DIRECTOR’S REPORT | What is Labor?

Labor produces marvels for the rich, but it produces deprivation for the worker.

–Karl Marx

People think power is a limited resource, but using power builds power. Once workers get a taste of our power, we will not settle for a bad deal. And we won’t stand by while someone else gets screwed, either.

–Sara Nelson, President of the Association of Flight Attendants-CWA

Labor Day is the time of year for union picnics and friendly parades. It was originally declared a federal holiday by President Grover Cleveland to placate labor even as he was smashing the Pullman railway worker strike. The ploy didn’t work, and he lost the working-class vote in his unsuccessful bid for reelection. Socialists still enjoy our time off with labor siblings in September, but we didn’t fall for this attempt to distance the official labor movement from the Left and have taken to the streets instead on May Day, International Workers’ Day.

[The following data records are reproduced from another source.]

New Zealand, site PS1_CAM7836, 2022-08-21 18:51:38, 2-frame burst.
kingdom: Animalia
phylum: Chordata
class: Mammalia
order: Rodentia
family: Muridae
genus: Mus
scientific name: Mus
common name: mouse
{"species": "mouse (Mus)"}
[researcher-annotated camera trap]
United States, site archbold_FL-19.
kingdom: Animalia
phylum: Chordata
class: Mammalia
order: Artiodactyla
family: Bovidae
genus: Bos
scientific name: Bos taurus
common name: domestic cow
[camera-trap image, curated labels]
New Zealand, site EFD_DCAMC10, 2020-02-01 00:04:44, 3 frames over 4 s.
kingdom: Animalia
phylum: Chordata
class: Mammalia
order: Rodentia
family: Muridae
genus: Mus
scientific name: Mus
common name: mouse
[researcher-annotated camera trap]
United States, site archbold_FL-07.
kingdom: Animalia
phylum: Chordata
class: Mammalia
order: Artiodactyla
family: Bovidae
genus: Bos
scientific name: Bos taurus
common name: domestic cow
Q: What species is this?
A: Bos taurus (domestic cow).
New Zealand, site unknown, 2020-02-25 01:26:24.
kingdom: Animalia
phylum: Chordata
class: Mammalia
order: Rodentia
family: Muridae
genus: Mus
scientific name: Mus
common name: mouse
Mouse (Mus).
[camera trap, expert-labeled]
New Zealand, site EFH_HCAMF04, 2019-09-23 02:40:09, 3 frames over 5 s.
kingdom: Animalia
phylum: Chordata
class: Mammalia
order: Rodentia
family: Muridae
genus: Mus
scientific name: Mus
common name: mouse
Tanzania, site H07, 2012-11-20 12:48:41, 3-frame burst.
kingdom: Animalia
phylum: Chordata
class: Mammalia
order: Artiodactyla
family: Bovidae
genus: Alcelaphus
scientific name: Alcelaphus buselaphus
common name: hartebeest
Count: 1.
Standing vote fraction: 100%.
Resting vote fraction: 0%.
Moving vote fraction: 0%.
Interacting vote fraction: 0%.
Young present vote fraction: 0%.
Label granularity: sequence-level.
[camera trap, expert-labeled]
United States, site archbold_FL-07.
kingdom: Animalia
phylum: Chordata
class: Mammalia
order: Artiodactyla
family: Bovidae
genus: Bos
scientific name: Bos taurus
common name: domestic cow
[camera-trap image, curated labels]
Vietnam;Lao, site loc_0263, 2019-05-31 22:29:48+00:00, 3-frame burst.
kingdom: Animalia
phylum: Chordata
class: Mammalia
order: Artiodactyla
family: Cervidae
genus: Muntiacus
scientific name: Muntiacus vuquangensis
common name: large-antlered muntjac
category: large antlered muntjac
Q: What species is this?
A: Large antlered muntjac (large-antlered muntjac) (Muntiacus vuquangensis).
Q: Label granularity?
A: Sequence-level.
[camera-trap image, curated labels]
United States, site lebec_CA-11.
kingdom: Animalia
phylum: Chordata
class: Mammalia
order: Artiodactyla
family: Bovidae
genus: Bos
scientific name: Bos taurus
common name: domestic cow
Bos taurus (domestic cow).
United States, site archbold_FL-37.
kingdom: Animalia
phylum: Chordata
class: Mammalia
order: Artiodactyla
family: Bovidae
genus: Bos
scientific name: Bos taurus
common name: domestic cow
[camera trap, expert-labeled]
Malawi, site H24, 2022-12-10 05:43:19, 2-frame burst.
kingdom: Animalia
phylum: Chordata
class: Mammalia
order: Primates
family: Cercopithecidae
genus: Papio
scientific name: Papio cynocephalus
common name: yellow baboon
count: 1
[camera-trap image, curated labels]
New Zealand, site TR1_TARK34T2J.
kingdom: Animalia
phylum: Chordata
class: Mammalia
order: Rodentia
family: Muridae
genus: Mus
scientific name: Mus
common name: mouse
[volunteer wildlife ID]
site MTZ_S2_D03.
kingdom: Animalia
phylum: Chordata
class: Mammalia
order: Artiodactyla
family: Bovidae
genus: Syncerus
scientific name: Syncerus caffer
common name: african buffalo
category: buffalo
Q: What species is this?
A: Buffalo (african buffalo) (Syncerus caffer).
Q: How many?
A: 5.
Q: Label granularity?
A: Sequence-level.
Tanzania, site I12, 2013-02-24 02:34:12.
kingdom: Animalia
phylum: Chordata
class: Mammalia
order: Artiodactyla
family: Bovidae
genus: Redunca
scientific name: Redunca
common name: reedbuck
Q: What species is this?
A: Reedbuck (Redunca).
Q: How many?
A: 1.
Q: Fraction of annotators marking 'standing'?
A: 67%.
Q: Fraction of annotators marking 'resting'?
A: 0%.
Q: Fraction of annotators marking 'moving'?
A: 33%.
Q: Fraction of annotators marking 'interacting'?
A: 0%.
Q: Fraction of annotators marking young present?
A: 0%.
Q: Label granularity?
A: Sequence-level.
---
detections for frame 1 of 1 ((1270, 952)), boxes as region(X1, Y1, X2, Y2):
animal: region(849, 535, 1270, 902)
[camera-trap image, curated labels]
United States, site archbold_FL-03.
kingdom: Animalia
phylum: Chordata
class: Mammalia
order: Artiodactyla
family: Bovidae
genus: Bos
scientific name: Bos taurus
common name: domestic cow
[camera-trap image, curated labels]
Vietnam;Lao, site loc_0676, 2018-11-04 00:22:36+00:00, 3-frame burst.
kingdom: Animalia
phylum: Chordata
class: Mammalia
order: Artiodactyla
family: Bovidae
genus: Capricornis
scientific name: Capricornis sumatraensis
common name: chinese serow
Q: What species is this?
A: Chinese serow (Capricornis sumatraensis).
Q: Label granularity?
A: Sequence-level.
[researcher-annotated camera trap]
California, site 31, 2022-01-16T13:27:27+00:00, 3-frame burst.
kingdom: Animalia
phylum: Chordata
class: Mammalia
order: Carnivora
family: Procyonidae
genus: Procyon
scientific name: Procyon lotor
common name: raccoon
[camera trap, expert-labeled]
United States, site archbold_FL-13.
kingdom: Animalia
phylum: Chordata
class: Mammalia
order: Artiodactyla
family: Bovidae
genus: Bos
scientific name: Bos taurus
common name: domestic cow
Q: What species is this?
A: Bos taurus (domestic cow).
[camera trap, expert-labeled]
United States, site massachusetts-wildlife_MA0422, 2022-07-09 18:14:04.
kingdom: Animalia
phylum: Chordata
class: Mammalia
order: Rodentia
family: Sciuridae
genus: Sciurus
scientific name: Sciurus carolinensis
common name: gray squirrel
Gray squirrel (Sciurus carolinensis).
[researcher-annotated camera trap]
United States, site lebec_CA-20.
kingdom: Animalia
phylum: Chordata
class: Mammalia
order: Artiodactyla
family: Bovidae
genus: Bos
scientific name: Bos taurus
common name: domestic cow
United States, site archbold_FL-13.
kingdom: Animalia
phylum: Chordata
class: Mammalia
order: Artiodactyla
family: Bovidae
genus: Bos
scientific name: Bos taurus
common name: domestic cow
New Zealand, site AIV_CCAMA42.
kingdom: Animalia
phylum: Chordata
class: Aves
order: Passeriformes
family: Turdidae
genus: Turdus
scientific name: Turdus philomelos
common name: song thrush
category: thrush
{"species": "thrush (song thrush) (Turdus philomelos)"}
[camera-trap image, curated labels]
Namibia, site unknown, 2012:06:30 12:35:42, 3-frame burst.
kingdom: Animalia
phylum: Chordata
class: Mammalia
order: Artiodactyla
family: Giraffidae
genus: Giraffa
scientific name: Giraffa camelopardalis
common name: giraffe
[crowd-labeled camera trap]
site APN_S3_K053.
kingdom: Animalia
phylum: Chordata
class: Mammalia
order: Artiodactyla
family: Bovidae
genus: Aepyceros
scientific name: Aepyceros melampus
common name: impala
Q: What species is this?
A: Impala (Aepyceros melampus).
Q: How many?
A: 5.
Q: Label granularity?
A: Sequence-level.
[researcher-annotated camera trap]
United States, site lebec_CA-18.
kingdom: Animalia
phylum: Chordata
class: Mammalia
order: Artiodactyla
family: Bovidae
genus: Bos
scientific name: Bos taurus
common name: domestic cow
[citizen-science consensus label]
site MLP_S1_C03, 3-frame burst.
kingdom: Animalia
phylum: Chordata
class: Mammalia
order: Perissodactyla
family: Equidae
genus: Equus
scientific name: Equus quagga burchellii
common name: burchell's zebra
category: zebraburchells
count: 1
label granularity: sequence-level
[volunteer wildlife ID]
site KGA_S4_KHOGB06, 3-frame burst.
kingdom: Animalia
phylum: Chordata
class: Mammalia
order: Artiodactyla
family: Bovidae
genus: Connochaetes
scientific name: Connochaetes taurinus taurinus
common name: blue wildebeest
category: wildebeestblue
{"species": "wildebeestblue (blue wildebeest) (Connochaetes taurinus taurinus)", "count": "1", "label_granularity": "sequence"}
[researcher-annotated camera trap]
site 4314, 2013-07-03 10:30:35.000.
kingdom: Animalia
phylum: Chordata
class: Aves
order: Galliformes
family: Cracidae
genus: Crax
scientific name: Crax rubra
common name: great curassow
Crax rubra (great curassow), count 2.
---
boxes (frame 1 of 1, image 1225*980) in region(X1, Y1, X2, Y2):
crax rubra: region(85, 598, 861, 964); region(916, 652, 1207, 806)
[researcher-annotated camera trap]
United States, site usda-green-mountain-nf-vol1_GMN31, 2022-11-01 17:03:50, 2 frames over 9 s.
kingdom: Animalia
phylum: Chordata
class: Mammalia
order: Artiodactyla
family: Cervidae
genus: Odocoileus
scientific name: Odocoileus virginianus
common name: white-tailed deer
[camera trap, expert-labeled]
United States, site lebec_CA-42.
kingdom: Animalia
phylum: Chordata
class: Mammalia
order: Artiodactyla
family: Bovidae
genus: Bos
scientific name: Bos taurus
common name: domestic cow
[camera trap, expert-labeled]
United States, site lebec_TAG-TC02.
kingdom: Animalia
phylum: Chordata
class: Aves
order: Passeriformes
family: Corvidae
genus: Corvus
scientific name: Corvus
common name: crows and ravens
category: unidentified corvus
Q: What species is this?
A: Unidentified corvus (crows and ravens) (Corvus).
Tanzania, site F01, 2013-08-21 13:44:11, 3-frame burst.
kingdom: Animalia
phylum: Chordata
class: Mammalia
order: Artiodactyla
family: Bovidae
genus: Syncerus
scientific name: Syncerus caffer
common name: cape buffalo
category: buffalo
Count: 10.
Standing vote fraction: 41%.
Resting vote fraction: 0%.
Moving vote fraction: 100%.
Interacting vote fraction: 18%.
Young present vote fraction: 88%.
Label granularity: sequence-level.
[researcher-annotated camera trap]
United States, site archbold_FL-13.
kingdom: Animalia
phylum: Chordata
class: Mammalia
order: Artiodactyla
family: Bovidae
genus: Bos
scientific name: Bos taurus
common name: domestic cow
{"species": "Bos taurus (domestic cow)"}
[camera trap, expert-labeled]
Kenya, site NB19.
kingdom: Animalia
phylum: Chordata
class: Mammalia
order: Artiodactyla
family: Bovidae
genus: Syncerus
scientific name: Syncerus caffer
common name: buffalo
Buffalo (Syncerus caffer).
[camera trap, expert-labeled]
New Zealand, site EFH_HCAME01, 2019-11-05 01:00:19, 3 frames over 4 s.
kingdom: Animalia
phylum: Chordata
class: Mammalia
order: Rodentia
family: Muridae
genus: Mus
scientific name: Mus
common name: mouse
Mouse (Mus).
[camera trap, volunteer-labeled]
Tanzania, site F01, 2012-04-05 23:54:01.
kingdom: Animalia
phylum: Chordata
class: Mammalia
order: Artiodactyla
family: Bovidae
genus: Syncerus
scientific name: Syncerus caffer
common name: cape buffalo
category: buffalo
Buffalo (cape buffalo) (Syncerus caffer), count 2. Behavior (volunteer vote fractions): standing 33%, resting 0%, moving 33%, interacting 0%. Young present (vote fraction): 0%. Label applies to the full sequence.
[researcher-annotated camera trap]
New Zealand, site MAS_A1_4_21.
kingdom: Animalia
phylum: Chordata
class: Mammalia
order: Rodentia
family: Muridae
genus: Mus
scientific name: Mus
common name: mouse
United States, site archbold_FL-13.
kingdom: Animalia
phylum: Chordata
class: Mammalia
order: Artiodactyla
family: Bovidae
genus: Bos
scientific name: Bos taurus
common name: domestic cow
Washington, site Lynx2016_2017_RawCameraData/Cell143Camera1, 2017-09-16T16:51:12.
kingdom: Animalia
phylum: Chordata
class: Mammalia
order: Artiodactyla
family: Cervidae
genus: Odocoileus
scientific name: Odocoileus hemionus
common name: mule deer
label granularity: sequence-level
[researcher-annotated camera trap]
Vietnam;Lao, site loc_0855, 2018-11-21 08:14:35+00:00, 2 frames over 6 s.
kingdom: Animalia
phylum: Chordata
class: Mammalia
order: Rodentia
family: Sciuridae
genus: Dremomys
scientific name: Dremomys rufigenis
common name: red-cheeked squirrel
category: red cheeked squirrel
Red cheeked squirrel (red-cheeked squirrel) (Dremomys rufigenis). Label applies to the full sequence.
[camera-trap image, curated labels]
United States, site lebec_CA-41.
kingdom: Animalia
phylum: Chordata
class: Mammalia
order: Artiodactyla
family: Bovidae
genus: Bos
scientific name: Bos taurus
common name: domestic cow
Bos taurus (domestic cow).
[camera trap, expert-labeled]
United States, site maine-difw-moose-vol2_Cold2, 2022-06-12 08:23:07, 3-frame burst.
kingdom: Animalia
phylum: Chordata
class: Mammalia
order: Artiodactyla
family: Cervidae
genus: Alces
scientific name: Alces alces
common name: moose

In the name of Eugene V. Debs, jailed during the Pullman strike and subsequently inspired to become an early organizer for socialism in the United States, let us remember Labor Day’s more radical roots. For example, on September 5, 1882, twelve years before it became a national holiday, socialists and early unions organized 10,000 people to march in New York City for safer working conditions, shorter hours, higher pay, and a labor holiday.

We are part of that long tradition. From Warrior Met Coal miners to Amazon warehouse workers, Kaiser nurses to Trader Joe’s workers, we keep the economy humming and take care of our communities.

Schools are back in session, and we face a severe teacher shortage because charter school profiteers and the politicians they pay for have systematically defunded public schools and busted teachers unions. From Ohio to California teachers are showing renewed militancy. Over the summer, UPS drivers delivered packages in sweltering conditions brought on by climate change. Their trucks don’t have air conditioning, and many workers were sickened by heat illness. Two died. Meanwhile, UPS profits last year were $3.9 billion, and their CEO made $27 million. UPS workers are building a strike-ready campaign in preparation for next summer’s Teamsters contract expiration.

Starbucks is retaliating against workers forming unions, with deepening repression at their stores, so DSA members and chapters are talking to co-workers and hitting the picket line, including in our nationwide Solidarity Is Brewing work as well as more local, worksite specific organizing at other employers.

Everywhere, workers are organizing. After all, what is our labor? It is our bargaining power. Without it, the world grinds to a halt. Instead of working ourselves to the bone so the rich may play, we can work together to create marvels for ourselves–from renewable energy to universal healthcare and public education–once we recognize we don’t need the owning class.